--- Extrait retenu ---

Migration et asile : C’est compliqué

Plus d’arrivées que l’année dernière, pas assez de logements disponibles et beaucoup de personnes détenues au centre de rétention : les ministres Asselborn et Cahen ont fait un bilan de l’année 2017 en termes de migration et d’asile.

Les ministres Asselborn et Cahen ont fait leur traditionnel bilan de l’année passée en termes de migration et d’asile. (Photo : MAEE)

C’est sur fond de – petite – polémique quant aux conditions de vie dans la Structure d’hébergement d’urgence au Kirchberg (Shuk) que les ministres Asselborn et Cahen ont donné leur traditionnelle conférence de presse de clôture de l’année dernière en matière de migration et d’asile. La structure, réservée aux demandeurs et demandeuses d’asile débouté-e-s ou tombant sous le coup des règlements Dublin en attente de leur expulsion, avait été critiquée par l’association « Passerell ».

Des 606 personnes assignées à la Shuk depuis son ouverture le 1er avril 2017, 351 ont disparu et 41 ne s’y sont pas du tout présentées. 54 ont été transférées vers un autre État membre de l’Union européenne. 95 personnes y étaient toujours présentes au 31 décembre.

Devant la presse, Jean Asselborn a affirmé que la Shuk n’était qu’une « structure provisoire » et a appelé de ses vœux l’ouverture d’une « maison de retour » – une structure d’ailleurs prévue par l’accord de coalition et réclamée par certaines associations.

Une crise dans la crise

La crise du logement a de sérieuses incidences sur la gestion des arrivées de réfugié-e-s au Luxembourg – c’est une des conclusions de la conférence de presse de mardi. 47 pour cent des habitant-e-s des structures d’accueil sont en effet des bénéficiaires de protection internationale, auxquel-le-s le statut de réfugié-e a donc déjà été accordé. En octobre 2016, ils/elles ne représentaient encore qu’un tiers des habitant-e-s des structures d’accueil, selon les dires du directeur de l’Olai.

Une crise dans la crise, dont la fin ne semble pas proche. Les arrivées de demandeurs et demandeuses d’asile au Luxembourg en 2017 sont à nouveau en hausse par rapport à l’année précédente. Et les mesures du gouvernement en matière de logement ne suffiront certainement pas pour lutter efficacement contre la crise du logement qui concerne autant les autochtones que les nouveaux/nouvelles arrivant-e-s.

--- Données fournies ---

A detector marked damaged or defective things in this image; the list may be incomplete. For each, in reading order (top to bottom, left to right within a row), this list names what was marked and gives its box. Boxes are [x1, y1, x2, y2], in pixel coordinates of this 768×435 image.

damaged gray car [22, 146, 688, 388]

---
--- Données fournies ---

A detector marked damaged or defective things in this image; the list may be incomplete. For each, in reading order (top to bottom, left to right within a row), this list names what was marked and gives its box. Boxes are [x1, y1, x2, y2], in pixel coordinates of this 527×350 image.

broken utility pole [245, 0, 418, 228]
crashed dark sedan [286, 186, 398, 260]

---

→ Liste des tâches
A - Transcrivez fidèlement le passage de l'article sur la migration et l'asile qui s'ouvre sur les mots contenant « La crise du logement a » et se clôt sur « les nouveaux/nouvelles arrivant-e-s. ».
B - Résumez en deux phrases l'article consacré au bilan 2017 de la migration et de l'asile.
C - Prolongez l'article sur la migration et l'asile au Luxembourg au-delà de sa dernière phrase.

→ Réponses par tâche
A -
La crise du logement a de sérieuses incidences sur la gestion des arrivées de réfugié-e-s au Luxembourg – c’est une des conclusions de la conférence de presse de mardi. 47 pour cent des habitant-e-s des structures d’accueil sont en effet des bénéficiaires de protection internationale, auxquel-le-s le statut de réfugié-e a donc déjà été accordé. En octobre 2016, ils/elles ne représentaient encore qu’un tiers des habitant-e-s des structures d’accueil, selon les dires du directeur de l’Olai.

Une crise dans la crise, dont la fin ne semble pas proche. Les arrivées de demandeurs et demandeuses d’asile au Luxembourg en 2017 sont à nouveau en hausse par rapport à l’année précédente. Et les mesures du gouvernement en matière de logement ne suffiront certainement pas pour lutter efficacement contre la crise du logement qui concerne autant les autochtones que les nouveaux/nouvelles arrivant-e-s.

B - Les ministres Asselborn et Cahen ont présenté leur bilan de l'année 2017 en matière de migration et d'asile, sur fond de critiques de l'association « Passerell » visant la Structure d'hébergement d'urgence au Kirchberg, que Jean Asselborn a qualifiée de « structure provisoire ». La crise du logement pèse sur l'accueil des réfugié-e-s au Luxembourg, où 47 pour cent des habitant-e-s des structures d'accueil bénéficient déjà d'une protection internationale, tandis que les arrivées de demandeurs et demandeuses d'asile sont de nouveau en hausse en 2017.

C -
2.322 arrivées de demandeurs et demandeuses d’asile ont été enregistrées par la Direction de l’immigration en 2017, contre 2.035 en 2016. Sans toutefois atteindre le chiffre record de 2015, au pic de la « crise des réfugié-e-s », où 2.447 personnes étaient arrivées au Luxembourg.

La Syrie reste le premier pays d’origine des arrivant-e-s, ce qui est en partie dû aux mécanismes de relocalisation au sein de l’Europe, qui ont été à l’origine de l’arrivée de 165 personnes (dont 134 originaires de Syrie) depuis la Grèce et de 188 personnes (dont 175 originaires de Syrie) depuis l’Italie. Au deuxième rang des pays d’origine des arrivant-e-s se trouve l’Érythrée, suivie par le Maroc, la Serbie et l’Algérie.

La Direction de l’immigration a considérablement augmenté sa cadence de travail en 2017 : 3.186 décisions prises, c’est 867 de plus que l’année précédente. Il faut dire qu’elle avait vu ses effectifs augmenter aussi. Parmi ces décisions, les décisions d’incompétence sur base des accords Dublin ont fait un bond considérable : elles ont augmenté de 98 pour
cent !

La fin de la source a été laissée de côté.